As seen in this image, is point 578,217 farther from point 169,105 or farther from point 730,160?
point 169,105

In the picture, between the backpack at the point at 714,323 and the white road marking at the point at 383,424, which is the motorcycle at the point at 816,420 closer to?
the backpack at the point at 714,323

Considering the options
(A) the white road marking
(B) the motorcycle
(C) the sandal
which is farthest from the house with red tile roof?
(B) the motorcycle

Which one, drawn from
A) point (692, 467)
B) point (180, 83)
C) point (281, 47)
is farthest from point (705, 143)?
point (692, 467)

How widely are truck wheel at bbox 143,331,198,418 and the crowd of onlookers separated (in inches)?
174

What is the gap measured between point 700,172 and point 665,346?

|---|

Update the part of the material that runs from the line containing "Which one, drawn from" through the end, replacing "onlookers" with "spectators" and leaving everything else unchanged. Give back only those lines.

(SOLUTION FOR THIS EXERCISE)
Which one, drawn from
A) point (692, 467)
B) point (180, 83)
C) point (281, 47)
is farthest from point (705, 143)?
point (692, 467)

How widely are truck wheel at bbox 143,331,198,418 and the crowd of spectators separated (in inches)?
174

What is the gap measured between point 700,172 and point 665,346?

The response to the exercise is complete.